Carl Reiner Announces Dick Van Dyke Show Archive Planned for National Comedy Center

Carl Reiner is 97 and still hard at work. Tuesday on his 97th birthday he announced that he is working to digitally preserve is personal collection of scripts from “The Dick Van Dyke Show.”

The scripts, which are heavily annotated in Reiner’s own hand, had been stored away and have not been seen since the series wrapped production in 1966. Scripts for all 158 episodes, totaling more than 7,500 pages, feature detailed edits and additions made during the writing, read-throughs and rehearsals for each episode – providing extraordinary access into the script development and creative process for the 15-time Emmy-winning situation comedy which from 1961 to 1966.

“There’s nothing more satisfying than having an idea and seeing it through to find out that, not only did you like it, but the audience and critics all seemed to agree.” said Carl Reiner. “When asked, ‘Of all the theatrical projects you’ve done in your life, what are you most proud of?’ I always say, hands down, it’s creating and producing ‘The Dick Van Dyke Show.’ It was a labor of love.”

Speaking for the National Comedy Center, Executive Director Journey Gunderson said she is honored that the Center will house the archive. “This is a treasure trove of original material, direct from the pen of one of comedy’s most important and resounding voices,” she said, calling the Dick Van Dyke Show “one of the most influential TV series of all time.”

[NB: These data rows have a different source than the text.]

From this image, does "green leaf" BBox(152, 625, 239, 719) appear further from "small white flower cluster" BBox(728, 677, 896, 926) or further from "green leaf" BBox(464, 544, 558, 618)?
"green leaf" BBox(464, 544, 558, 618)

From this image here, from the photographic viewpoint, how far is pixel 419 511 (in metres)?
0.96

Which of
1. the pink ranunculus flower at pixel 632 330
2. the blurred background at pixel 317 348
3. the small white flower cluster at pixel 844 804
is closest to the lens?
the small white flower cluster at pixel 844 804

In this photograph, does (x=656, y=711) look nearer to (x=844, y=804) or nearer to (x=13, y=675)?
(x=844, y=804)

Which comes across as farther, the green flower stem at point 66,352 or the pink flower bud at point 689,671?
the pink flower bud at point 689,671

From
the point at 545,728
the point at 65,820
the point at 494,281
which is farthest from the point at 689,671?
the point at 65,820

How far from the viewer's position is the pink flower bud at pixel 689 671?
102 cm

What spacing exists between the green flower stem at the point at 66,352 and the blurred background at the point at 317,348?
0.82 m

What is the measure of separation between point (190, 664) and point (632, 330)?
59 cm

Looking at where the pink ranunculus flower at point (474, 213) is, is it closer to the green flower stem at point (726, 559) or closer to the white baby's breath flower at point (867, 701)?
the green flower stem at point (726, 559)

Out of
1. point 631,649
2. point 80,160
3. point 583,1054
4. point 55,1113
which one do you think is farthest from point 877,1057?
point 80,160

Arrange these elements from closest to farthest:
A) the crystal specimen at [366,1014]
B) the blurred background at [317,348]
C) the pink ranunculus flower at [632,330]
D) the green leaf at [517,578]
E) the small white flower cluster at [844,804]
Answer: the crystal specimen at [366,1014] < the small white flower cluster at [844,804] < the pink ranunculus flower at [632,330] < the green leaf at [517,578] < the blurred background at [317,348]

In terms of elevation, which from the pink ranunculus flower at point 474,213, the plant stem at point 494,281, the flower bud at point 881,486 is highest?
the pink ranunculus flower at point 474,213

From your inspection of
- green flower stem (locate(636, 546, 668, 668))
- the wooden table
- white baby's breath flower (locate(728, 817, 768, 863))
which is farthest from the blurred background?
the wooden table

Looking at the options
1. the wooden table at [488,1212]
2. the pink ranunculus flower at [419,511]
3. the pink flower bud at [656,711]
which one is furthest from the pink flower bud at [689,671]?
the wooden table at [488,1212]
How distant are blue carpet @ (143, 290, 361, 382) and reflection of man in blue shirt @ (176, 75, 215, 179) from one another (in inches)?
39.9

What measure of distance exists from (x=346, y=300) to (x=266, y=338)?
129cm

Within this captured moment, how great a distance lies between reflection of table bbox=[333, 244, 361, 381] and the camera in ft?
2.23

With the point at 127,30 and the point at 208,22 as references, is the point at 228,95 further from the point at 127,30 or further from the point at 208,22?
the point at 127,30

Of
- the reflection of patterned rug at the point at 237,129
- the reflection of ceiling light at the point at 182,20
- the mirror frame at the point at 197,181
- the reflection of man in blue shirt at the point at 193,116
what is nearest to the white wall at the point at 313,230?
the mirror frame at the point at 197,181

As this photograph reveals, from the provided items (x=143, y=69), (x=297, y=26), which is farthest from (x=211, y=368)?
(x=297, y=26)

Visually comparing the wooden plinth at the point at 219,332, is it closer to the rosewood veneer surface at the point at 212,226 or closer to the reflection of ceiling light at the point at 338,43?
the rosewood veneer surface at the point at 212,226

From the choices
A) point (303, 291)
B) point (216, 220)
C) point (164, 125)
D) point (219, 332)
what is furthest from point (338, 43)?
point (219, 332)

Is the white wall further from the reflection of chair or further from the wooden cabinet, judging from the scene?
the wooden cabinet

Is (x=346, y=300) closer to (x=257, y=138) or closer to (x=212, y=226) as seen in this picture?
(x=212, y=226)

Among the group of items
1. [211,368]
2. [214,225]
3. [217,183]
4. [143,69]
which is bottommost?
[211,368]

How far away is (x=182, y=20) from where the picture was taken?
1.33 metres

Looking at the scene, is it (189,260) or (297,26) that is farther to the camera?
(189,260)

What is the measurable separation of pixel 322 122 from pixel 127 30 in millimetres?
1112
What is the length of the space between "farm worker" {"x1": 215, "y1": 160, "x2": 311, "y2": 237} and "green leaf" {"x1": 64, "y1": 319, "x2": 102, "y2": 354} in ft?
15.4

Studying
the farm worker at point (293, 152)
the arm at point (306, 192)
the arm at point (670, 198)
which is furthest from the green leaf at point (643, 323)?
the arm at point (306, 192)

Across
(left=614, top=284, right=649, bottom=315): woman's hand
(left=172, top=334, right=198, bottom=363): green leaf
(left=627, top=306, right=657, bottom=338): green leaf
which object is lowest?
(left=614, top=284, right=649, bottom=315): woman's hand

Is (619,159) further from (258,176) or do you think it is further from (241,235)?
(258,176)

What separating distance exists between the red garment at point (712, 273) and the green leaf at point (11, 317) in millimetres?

The National Comedy Center also announced the acquisition of production documents and scripts from the collection of award-winning situation comedy director John Rich, who helmed the first 41 episodes of “The Dick Van Dyke Show.” The John Rich Collection also includes original annotated scripts from his tenure as the original director of the groundbreaking Norman Lear series “All in the Family.”

The Reiner and Rich materials will join the National Comedy Center’s growing archive, which houses creative materials from the careers of comedy innovators including George Carlin, Lucille Ball, Shelley Berman and Lenny Bruce. In 2018, the Center acquired the expansive archive of comedienne Rose Marie, whose portrayal of “Sally Rogers” on “The Dick Van Dyke Show” was an early and significant representation of an independent professional woman on television.

“Never before has so much original material from “The Dick Van Dyke Show” — from scripts to backstage photos to production documents — been assembled into one archive,” said Laura LaPlaca, National Comedy Center Director of Archives. “Carl Reiner’s personal scripts, together with the Rose Marie and John Rich Archives, provide extraordinary insight into the creation of this landmark TV series and greater appreciation for why it still resonates with comedy creators and fans over a half-century since its TV debut. Collectively, the Reiner, Rich, and Rose Marie materials constitute the most comprehensive “Dick Van Dyke Show” archive yet assembled.”